Among the 23 genes involved in regulating cell proliferation, 13 positively regulatory genes were down-regulated in hnRNPK knockdown GC-1spg cells, which were Itgb1, Nanog, Fabp4, Fbxw4, Crip2, Figf, Fgf10, Il7, Oaz1, Il11, Tnfsf13, Fntb and Icmt; and the other 10 genes were up-regulated, which were Ptpn6, Csf1, Cd274, Icosl, E2f7, Irs2, Spry1, Tgfbr3, Serpine1 and Nos2 (Figure 6). Further analysis of these proliferation regulatory genes, we found that fold changes > 4 are Nanog, Itgb1 and Ptpn6.
Figure 6.The differential expressed genes that may be involved in GC-1spg proliferation regulation.
Previous studies have shown that the most down-regulated gene Nanog, is expressed in both embryonic stem cells and embryonic germ cells, and when embryonic stem cells differentiate or male germ cells enter the mitotic arrest phase, the expression is down-regulated (Chambers et al. 2003; Hart et al. 2004; Yamaguchi et al. 2005). Transcription factors T and FOXD3 in embryonic stem cells can up-regulate the expression of Nanog, promote cells to enter S phase and promote cell proliferation (Pan et al. 2006; Evans et al. 2012). Our study found that the expression of Nanog was significantly down-regulated, and transcription factor T and FOXD family members FOXD1 and FOXD2 were also down-regulated in hnRNPK knockdown GC-1spg cells. These results suggest that Nanog may promote spermatogonia proliferation and self-renewal by interacting with a variety of transcription factors (Saunders et al. 2013).

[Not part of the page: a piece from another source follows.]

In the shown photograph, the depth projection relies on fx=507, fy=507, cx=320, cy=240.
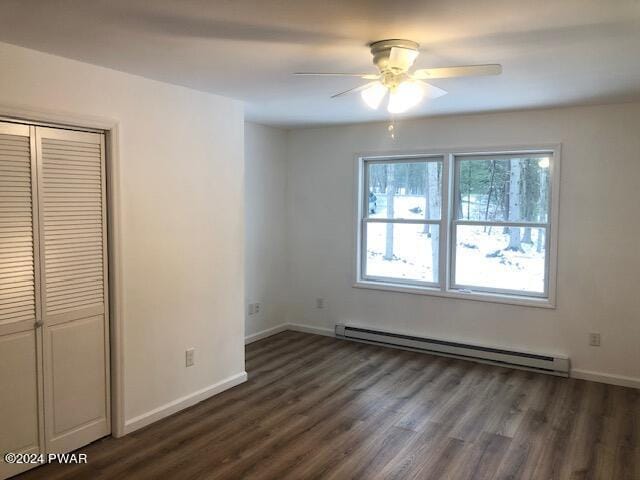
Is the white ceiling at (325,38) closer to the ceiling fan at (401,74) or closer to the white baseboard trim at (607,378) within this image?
the ceiling fan at (401,74)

The integrin protein family includes two subtypes of alpha and beta, which mainly mediate cell migration, cell adhesion and immune response and other life activities (Brakebusch et al. 2002; Grose et al. 2002; Kaemmerer et al. 2015). Itgb1, which belongs to beta subtype, is an important adhesion molecule, which can promote the secretion of matrix metalloproteinases (MMP) to degrade extracellular matrix, release homogenous cell bondage and promote cell migration. Studies have shown that Itgb1 promotes cancer cell proliferation by up-regulating the cell cycle regulatory protein Ccnd1(Sales et al. 2014; Song et al. 2014). These reports are consistent with our results that the expression of Itgb1 was significantly down-regulated in hnRNPK knockdown GC-1spg cells, and the expression of Mmp family genes Mmp17, Mmp10, Mmp13 and Mmp11 were also significantly down-regulated. These results suggest that hnRNPK may regulate spermatogonia proliferation through Itgb as a key factor.

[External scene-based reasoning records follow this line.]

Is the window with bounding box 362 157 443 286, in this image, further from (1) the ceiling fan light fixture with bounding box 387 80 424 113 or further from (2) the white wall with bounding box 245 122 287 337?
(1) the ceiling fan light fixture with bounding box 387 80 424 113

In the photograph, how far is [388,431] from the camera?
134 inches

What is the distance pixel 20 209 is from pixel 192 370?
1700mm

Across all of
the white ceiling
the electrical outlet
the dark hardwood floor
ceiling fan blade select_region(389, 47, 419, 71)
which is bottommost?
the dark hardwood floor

To sum up, hnRNPK is a key regulator in the process of spermatogonia survival. By analyzing the gene expression profile of hnRNPK knockdown and control GC-1spg cells through RNA-Seq, screening differential genes and enriching their functions and pathways, we found that some factors related to cell proliferation and apoptosis may play irreplaceable roles, but the detailed mechanism needs to be further studied. Therefore, the revelation of the function and mechanism of hnRNPK in spermatogonia will help to explain the complex biological process of animal spermatogenesis and promote its wide application in the fields of animal reproduction, health and medicine.
Author contribution: Conceptualization, H. Xu and Y. Xu; experiments, H. Xu, Q. Han, Y. Wang, N. Chen; data curation and software, S. Yu and C. Li; writing-original draft preparation, H. Xu and Q. Han; writing-review and editing, H. Xu, X. Cheng, P. Zhang and Y. Xu.
Acknowledgments: This work was financially supported by the National Natural Science Foundation of China (31972537), and the Nanhu Scholars Program for Young Scholars of XYNU.
Conflicts of Interest: The Authors Declare No Conflict of Interest.
ReferenceS
- Brakebusch, C., S. Fillatreau, A. J. Potocnik, G. Bungartz, P. Wilhelm, M. Svensson, P. Kearney, H. Korner, D. Gray and R. Fassler (2002). Beta1 integrin is not essential for hematopoiesis but is necessary for the T cell-dependent IgM antibody response. Immunity. 16(3): 465-477.
- Chambers, I., D. Colby, M. Robertson, J. Nichols, S. Lee S. Tweedie and A. Smith (2003). Functional expression cloning of Nanog, a pluripotency sustaining factor in embryonic stem cells. Cell. 113(5): 643-655.
- Chen X., P. Gu, R. Xie, J. Han, H. Liu, B. Wang, W. Xie, W. Xie, G. Zhong, C. Chen, S. Xie, N. Jiang, T. Lin and J. Huang (2017). Heterogeneous nuclear ribonucleoprotein K is associated with poor prognosis and regulates proliferation and apoptosis in bladder cancer. J Cell Mol Med. 21(7): 1266-1279.
- Coussens M., J. Maresh, R. Yanagimachi, G. Maeda and R. Allsopp (2008). Sirt1 deficiency attenuates spermatogenesis and germ cell function. PLoS One. 3(2): e1571.
- Evans A., T. Faial, M. Gilchrist, T. Down, L. Vallier, R. Pedersen, F. Wardle and J. Smith (2012). Genomic targets of Brachyury (T) in differentiating mouse embryonic stem cells. PLoS One. 7(3): e33346.
- Gallardo M., H. Lee, X. Zhang, C. Bueso-Ramos, L. Pageon, M. McArthur, A. Multani, A. Nazha, T. Manshouri, J. Parker-Thornburg, I. Rapado, A. Quintas-Cardama, S. Kornblau, J. Martinez-Lopez and S. Post (2015). hnRNP K Is a Haploinsufficient Tumor Suppressor that Regulates Proliferation and Differentiation Programs in Hematologic Malignancies. Cancer Cell. 28(4): 486-499.
- Grose R., C. Hutter, W. Bloch, I. Thorey, F. Watt, R. Fassler, C. Brakebusch and S. Werner (2002). A crucial role of beta 1 integrins for keratinocyte migration in vitro and during cutaneous wound repair. Development. 129(9): 2303-2315.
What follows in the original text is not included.